A conversational gesture synthesis system based on emotions and semantics
Thanh Hoang-Minh
TL;DR
The paper introduces OHGesture, a diffusion-based gesture synthesis system that generates co-speech gestures conditioned on seed gestures, emotion, speech, and transcribed text. Building on DiffuseStyleGesture, it integrates fast text transcriptions and emotion-guided classifier-free diffusion, with a Transformer-based global fusion and Cross-Local Attention to align semantics and affect with gesture dynamics. Trained on the ZeroEGGS dataset, OHGesture demonstrates strong human-likeness, contextual appropriateness, and ability to interpolate between emotional states, while generalizing to out-of-distribution speech and synthetic voices. Rendering is demonstrated in Unity, enabling multimodal digital humans with enhanced expressivity and controllability for interactive applications.
Abstract
Along with the explosion of large language models, improvements in speech synthesis, advancements in hardware, and the evolution of computer graphics, the current bottleneck in creating digital humans lies in generating character movements that correspond naturally to text or speech inputs. In this work, we present DeepGesture, a diffusion-based gesture synthesis framework for generating expressive co-speech gestures conditioned on multimodal signals - text, speech, emotion, and seed motion. Built upon the DiffuseStyleGesture model, DeepGesture introduces novel architectural enhancements that improve semantic alignment and emotional expressiveness in generated gestures. Specifically, we integrate fast text transcriptions as semantic conditioning and implement emotion-guided classifier-free diffusion to support controllable gesture generation across affective states.
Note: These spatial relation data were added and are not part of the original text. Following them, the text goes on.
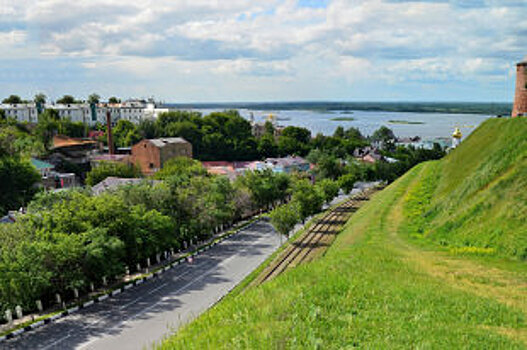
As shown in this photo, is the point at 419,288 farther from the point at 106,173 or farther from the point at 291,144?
the point at 291,144

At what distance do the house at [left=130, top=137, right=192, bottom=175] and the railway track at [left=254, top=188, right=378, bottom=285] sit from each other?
3343cm

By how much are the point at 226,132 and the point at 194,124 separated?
7661 mm

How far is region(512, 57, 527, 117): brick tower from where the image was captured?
26.5 m

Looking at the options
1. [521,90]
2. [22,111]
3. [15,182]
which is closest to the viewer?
[521,90]

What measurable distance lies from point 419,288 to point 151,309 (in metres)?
13.7

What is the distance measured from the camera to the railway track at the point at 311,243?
2475 cm

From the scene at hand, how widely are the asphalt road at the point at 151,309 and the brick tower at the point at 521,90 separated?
20.9 meters

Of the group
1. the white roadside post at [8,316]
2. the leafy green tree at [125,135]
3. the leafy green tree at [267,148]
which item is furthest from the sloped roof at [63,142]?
the white roadside post at [8,316]

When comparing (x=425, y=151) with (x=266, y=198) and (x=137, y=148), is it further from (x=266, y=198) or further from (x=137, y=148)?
(x=137, y=148)

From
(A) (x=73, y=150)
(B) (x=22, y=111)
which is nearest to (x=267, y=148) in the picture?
(A) (x=73, y=150)

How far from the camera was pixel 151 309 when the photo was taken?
805 inches

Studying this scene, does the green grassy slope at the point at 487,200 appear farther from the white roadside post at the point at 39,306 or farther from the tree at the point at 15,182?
the tree at the point at 15,182

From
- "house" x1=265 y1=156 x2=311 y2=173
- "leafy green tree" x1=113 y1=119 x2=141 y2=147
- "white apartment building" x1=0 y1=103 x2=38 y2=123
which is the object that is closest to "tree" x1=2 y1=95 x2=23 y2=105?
"white apartment building" x1=0 y1=103 x2=38 y2=123

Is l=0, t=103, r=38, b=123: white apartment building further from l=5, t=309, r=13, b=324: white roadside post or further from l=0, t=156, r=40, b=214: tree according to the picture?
l=5, t=309, r=13, b=324: white roadside post
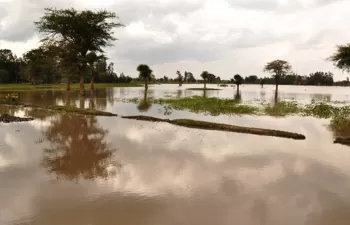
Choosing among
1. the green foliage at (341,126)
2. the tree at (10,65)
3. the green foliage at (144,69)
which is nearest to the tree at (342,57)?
the green foliage at (341,126)

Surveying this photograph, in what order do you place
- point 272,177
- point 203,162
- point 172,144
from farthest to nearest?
point 172,144 → point 203,162 → point 272,177

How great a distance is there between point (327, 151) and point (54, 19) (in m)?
36.7

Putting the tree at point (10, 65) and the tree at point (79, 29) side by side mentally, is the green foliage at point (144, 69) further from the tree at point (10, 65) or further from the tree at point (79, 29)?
the tree at point (10, 65)

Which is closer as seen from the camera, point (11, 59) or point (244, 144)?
point (244, 144)

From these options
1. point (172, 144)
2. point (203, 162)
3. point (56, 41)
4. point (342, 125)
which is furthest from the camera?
point (56, 41)

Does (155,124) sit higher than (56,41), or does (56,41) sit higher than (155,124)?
(56,41)

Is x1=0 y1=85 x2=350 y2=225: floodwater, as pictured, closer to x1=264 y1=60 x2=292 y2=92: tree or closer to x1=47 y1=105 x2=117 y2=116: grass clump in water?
x1=47 y1=105 x2=117 y2=116: grass clump in water

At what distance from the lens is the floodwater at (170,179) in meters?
7.96

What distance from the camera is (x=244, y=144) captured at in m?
16.4

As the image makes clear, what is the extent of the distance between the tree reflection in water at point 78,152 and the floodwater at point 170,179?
0.04 meters

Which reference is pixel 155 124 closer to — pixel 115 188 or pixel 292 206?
pixel 115 188

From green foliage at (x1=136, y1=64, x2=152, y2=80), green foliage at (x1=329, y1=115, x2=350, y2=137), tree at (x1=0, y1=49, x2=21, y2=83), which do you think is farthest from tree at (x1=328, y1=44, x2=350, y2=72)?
tree at (x1=0, y1=49, x2=21, y2=83)

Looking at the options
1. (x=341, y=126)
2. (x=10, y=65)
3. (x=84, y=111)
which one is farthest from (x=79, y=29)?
(x=10, y=65)

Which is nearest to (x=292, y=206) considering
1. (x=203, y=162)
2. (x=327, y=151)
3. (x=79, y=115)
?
(x=203, y=162)
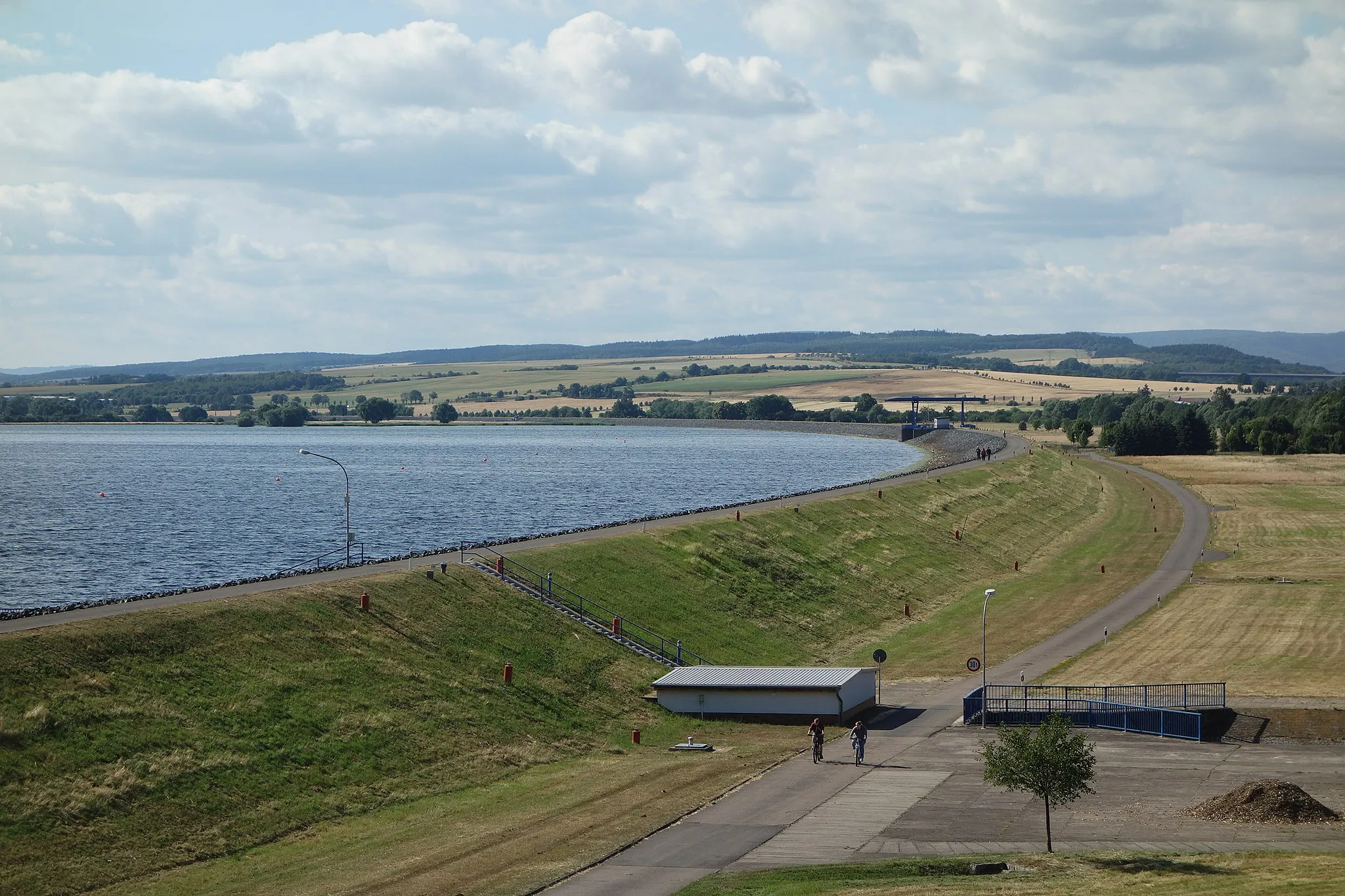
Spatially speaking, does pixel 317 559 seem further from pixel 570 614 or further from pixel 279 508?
pixel 279 508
To visualize results, we implement a full rendering pipeline in Unity based on BVH output from the model. Evaluation on the ZeroEGGS dataset shows that DeepGesture produces gestures with improved human-likeness and contextual appropriateness. Our system supports interpolation between emotional states and demonstrates generalization to out-of-distribution speech, including synthetic voices - marking a step forward toward fully multimodal, emotionally aware digital humans.